Opinião: Por que a televisão brasileira insiste em fazer crítica política de maneira indireta?
Contigo!
Grandes mudanças sociais e políticas costumam trazer grandes reverberações na produção cultural: pense em quantas obras foram inspiradas pelos efeitos do 11 de Setembro nos EUA. No Brasil, no entanto, as obras políticas parecem ser mais tímidas.
Um bom exemplo de se observar é como o governo de Donald Trump inspirou os criadores nos Estados Unidos. Séries extremamente críticas como The Good Fight (disponível no Brasil através da Amazon Prime Video) apostaram no cenário político e social do país como trama principal, tratando com ironia e acidez os absurdos do agora ex-presidente, sem nunca deixar de apontar os erros dos democratas que levaram ao impensável.
É claro que isso é facilitado por uma enorme diferença entre a terra do Tio Sam e a nossa: por lá, a liberdade de opinião (o famoso fredom of speech) é um direito inabalável, presente na Constituição, que permite inclusive que "opiniões" racistas, preconceituosas e até violentas sejam difundidas sem interferência do governo, e o mesmo serve para possíveis perseguições políticas.
Outro ponto bem diferente é que, enquanto por aqui os canais de TV exibem sua programação através de uma concessão pública, por lá as emissoras são divididas entre comerciais e não-comerciais. As comerciais não dependem de uma licença para transmitir, enquanto no Brasil as concessões têm inclusive sido usadas como uma ameaça: continuem as críticas e iremos repensar a renovação da concessão.
No Brasil, o governo Bolsonaro chega ao terceiro ano com uma carga bastante pesada de escândalos: do caos na pandemia, incluindo denúncias de possível corrupção na compra de vacinas, passando pelo desastre ambiental, casos de repasse de salários de servidores... o prato é cheio para quem quisesse criticar de maneira direta. Mas não é o que vemos: até mesmo em noticiários é raro ouvir a responsabilização de alguém. "O governo" é tratado assim, como uma entidade sem nome e sem forma.

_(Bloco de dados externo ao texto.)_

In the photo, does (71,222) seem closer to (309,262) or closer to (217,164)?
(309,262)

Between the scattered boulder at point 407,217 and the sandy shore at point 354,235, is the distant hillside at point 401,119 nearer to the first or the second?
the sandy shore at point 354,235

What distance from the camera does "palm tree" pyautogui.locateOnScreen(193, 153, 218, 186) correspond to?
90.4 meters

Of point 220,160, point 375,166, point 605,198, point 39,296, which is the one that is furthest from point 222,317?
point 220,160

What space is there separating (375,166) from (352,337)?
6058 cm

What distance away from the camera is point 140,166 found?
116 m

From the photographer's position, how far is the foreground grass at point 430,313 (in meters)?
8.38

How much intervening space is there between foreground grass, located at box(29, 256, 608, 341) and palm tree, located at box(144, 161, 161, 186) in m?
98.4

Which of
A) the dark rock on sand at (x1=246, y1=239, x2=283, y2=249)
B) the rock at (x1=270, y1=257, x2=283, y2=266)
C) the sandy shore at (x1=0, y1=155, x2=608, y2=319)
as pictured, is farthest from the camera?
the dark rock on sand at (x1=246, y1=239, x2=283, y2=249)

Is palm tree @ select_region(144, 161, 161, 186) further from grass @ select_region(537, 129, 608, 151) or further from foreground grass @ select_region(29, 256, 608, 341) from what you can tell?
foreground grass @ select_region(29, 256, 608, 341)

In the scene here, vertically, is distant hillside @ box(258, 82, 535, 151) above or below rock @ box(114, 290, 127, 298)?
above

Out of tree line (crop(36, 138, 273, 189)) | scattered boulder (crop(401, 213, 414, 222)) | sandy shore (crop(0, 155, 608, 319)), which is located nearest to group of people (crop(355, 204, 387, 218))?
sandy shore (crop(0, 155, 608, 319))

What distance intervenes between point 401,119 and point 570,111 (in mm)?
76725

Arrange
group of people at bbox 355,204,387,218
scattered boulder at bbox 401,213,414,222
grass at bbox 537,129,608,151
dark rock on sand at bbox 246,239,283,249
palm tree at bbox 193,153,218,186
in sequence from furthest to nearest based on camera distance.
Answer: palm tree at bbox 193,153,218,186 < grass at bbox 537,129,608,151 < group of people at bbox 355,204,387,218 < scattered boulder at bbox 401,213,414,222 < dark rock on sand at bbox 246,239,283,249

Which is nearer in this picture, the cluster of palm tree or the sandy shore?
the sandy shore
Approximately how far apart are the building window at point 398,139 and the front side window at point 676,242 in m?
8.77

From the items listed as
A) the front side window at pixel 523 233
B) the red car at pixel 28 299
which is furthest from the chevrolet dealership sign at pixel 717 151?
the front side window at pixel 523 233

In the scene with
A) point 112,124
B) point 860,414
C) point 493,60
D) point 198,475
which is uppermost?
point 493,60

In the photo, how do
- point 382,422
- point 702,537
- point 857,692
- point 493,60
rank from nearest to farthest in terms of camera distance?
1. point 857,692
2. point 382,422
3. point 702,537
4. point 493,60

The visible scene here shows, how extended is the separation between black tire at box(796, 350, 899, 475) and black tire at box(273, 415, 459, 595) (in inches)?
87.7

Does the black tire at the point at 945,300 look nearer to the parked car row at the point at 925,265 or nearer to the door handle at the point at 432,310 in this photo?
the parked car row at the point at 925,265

Na ficção, menos ainda. É verdade que desde o início do governo Bolsonaro, as políticas públicas de incentivo à cultura foram marcadas como supérfluas e cortes sucessivos aconteceram na área. A falta de verba para a produção audiovisual é um problema antigo do país que começou a ser remediado somente nas últimas duas décadas. Só que existe hoje uma nova peça nesse xadrez, que é o streaming, Plataformas como a Netflix, a Amazon Prime Video e até a Globoplay têm o poder financeiro para driblar tudo isso, mas parecem estar preferindo conteúdo inofensivo ou com qualquer menção política relegada a um pano de fundo discreto.

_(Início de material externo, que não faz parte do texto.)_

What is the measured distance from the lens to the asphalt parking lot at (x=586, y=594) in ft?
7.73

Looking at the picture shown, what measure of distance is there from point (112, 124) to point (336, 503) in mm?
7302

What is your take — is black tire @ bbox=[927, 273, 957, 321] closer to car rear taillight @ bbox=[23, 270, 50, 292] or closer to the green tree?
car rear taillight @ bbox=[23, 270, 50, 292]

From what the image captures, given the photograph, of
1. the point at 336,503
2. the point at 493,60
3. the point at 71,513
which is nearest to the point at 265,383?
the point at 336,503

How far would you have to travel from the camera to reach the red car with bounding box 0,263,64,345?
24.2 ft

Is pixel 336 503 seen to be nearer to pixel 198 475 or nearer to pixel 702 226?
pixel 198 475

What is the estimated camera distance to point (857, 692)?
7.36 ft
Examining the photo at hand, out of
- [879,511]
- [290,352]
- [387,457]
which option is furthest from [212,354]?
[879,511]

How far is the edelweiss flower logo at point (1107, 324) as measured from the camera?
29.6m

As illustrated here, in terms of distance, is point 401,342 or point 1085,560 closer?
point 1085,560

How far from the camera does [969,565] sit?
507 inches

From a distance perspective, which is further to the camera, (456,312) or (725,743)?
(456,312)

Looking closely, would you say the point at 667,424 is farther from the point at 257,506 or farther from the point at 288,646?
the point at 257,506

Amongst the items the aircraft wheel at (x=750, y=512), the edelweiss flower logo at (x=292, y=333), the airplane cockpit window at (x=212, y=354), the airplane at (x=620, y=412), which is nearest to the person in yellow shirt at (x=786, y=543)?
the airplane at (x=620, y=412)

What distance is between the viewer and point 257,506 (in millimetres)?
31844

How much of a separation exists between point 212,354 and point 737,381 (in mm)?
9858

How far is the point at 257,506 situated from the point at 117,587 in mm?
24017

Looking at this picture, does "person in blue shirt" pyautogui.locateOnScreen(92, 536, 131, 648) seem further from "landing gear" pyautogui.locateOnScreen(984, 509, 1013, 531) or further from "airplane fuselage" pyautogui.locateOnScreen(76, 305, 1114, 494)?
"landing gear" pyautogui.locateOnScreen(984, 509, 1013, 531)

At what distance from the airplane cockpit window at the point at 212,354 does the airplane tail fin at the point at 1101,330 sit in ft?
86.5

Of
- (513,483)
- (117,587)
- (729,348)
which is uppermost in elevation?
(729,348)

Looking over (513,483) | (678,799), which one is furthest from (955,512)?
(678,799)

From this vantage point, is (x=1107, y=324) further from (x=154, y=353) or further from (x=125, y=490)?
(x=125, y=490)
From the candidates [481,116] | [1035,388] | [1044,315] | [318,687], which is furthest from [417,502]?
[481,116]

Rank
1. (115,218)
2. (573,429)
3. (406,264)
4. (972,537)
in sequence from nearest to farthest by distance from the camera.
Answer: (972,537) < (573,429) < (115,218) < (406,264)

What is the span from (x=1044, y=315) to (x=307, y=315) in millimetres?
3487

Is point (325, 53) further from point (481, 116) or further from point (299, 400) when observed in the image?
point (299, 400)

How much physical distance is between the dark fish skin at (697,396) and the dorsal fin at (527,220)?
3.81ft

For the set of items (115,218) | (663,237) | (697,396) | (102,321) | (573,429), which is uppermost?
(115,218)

Com a chegada da pandemia, todas as produções sofreram grandes atrasos e interrupções. O que foi produzido (incluindo o excelente especial em dois episódios de Sob Pressão) mira no drama pessoal em vez do dedo na ferida social.

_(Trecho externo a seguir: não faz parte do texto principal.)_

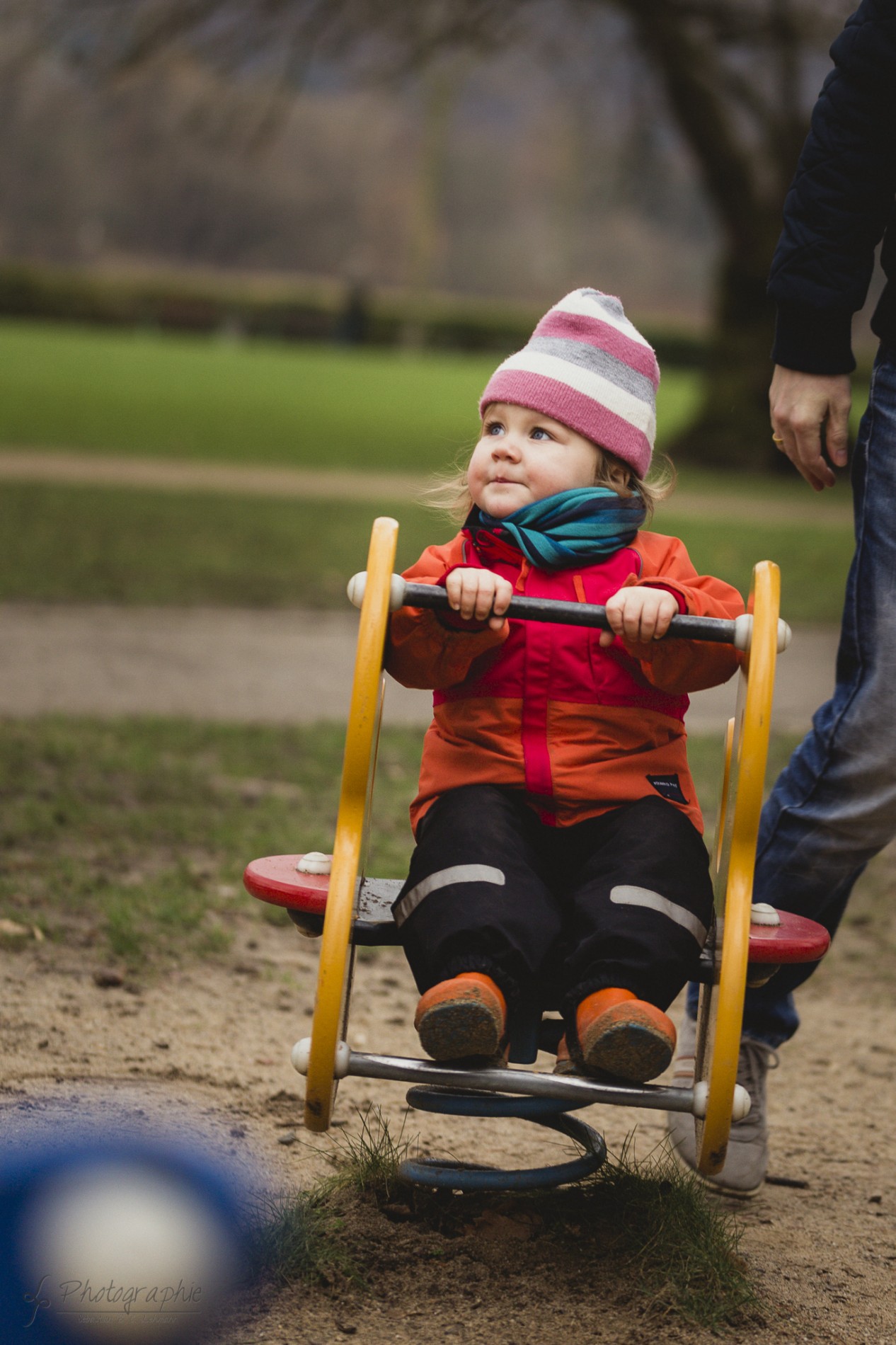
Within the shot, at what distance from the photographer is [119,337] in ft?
142

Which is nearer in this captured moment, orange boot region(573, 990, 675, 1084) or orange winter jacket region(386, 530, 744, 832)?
orange boot region(573, 990, 675, 1084)

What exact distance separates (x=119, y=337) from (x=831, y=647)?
38.5 meters

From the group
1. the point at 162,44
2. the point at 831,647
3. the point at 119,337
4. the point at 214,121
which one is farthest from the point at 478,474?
the point at 119,337

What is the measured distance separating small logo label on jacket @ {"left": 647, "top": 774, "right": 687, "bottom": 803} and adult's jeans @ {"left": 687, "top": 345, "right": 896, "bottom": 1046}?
A: 357 millimetres

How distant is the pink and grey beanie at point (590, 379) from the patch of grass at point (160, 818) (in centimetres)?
162

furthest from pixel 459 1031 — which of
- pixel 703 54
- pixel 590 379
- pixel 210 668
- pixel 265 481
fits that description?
pixel 703 54

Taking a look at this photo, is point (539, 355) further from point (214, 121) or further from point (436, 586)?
point (214, 121)

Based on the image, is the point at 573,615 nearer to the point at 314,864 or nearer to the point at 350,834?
the point at 350,834

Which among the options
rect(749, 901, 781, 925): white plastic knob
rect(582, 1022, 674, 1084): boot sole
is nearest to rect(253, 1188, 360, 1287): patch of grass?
rect(582, 1022, 674, 1084): boot sole

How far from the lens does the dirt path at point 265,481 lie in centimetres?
1234

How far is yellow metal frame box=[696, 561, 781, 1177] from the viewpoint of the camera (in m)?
1.98

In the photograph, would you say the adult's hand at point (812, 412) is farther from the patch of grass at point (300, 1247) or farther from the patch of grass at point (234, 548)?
the patch of grass at point (234, 548)

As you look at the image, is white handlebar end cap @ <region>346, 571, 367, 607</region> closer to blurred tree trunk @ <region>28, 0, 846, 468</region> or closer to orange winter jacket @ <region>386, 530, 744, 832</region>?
orange winter jacket @ <region>386, 530, 744, 832</region>

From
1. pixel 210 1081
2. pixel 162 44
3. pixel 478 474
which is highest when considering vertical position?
pixel 162 44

Não que o país não tenha produções com viés crítico ou que toque em questões políticas - é que a maior parte delas são ficções de época, focando no Brasil colônia ou na ditadura militar, como Filhos da Pátria. Através desse olhar para o passado é que surgem alfinetadas no presente. Outras, poucas, se aventuram em cenários mais contemporâneos, como O Brado Retumbante, que entrou nos bastidores de uma Brasília pré-impeachment. Sob Pressão também tocou em questões delicadas, incluindo milícias e corrupção na saúde pública. De novo, duas séries que, embora estejam ali falando de política pública, colocam o microscópio no individual
Temos também O Mecanismo, que se empenhou tanto em mostrar a Operação Lava Jato de maneira positiva que se tornou o equivalente a um eletrodoméstico obsoleto, desatualizado, principalmente após o descrédito do juiz Sérgio Moro.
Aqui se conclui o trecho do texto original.